— Begin MATERIAL PROVIDED —

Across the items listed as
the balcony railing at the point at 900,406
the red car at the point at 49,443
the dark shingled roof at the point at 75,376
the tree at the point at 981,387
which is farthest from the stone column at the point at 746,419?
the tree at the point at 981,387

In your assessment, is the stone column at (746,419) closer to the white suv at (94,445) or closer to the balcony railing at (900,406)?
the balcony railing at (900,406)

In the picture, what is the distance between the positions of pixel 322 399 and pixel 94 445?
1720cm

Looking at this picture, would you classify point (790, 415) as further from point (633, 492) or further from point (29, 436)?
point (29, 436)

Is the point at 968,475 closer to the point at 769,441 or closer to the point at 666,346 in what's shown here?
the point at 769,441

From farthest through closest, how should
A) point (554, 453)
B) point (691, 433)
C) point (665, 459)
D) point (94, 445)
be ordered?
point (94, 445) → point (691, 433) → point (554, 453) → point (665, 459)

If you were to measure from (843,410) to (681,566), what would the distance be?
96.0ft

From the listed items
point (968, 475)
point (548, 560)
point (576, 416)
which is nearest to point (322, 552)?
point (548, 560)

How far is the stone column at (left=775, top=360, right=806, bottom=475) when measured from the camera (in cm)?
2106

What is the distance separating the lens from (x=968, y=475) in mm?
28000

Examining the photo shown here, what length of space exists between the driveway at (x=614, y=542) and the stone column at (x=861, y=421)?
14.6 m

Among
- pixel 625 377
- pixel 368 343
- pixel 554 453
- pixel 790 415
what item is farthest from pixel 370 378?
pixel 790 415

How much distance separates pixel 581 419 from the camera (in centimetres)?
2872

— End MATERIAL PROVIDED —

▸ WHAT IS EXPECTED:
Please copy every one of the records above line for line, changing nothing.

▸ RESULT:
Across the items listed as
the balcony railing at the point at 900,406
the red car at the point at 49,443
the dark shingled roof at the point at 75,376
the tree at the point at 981,387
which is farthest from the stone column at the point at 746,419?
the tree at the point at 981,387

In your assessment, is the stone column at (746,419) closer to the white suv at (94,445) or closer to the balcony railing at (900,406)?
the balcony railing at (900,406)

In the picture, what is the distance between the positions of pixel 322 399 and pixel 94 445?
1720cm

Looking at this picture, would you classify point (790, 415) as further from point (633, 492) or further from point (29, 436)?
point (29, 436)

Is the point at 968,475 closer to the point at 769,441 or closer to the point at 666,346 in what's shown here?
the point at 769,441

From farthest through closest, how should
A) point (554, 453)
B) point (691, 433)
C) point (665, 459)
D) point (94, 445)
be ordered?
point (94, 445) → point (691, 433) → point (554, 453) → point (665, 459)

If you were to measure from (843,410) to (681,566), what would the distance be?
96.0ft

From the listed items
point (968, 475)
point (548, 560)
point (576, 416)
which is nearest to point (322, 552)?
point (548, 560)

How far is the stone column at (left=775, top=360, right=806, bottom=475) when measured from the camera (in cm)?
2106

What is the distance separating the lens from (x=968, y=475) in mm?
28000

Examining the photo shown here, what length of space exists between the driveway at (x=614, y=542) and the stone column at (x=861, y=421)?
14.6 m

Among
- pixel 625 377
- pixel 368 343
- pixel 554 453
- pixel 790 415
what item is farthest from pixel 370 378?
pixel 790 415

How much distance separates pixel 581 419 from the camera (in centimetres)?
2872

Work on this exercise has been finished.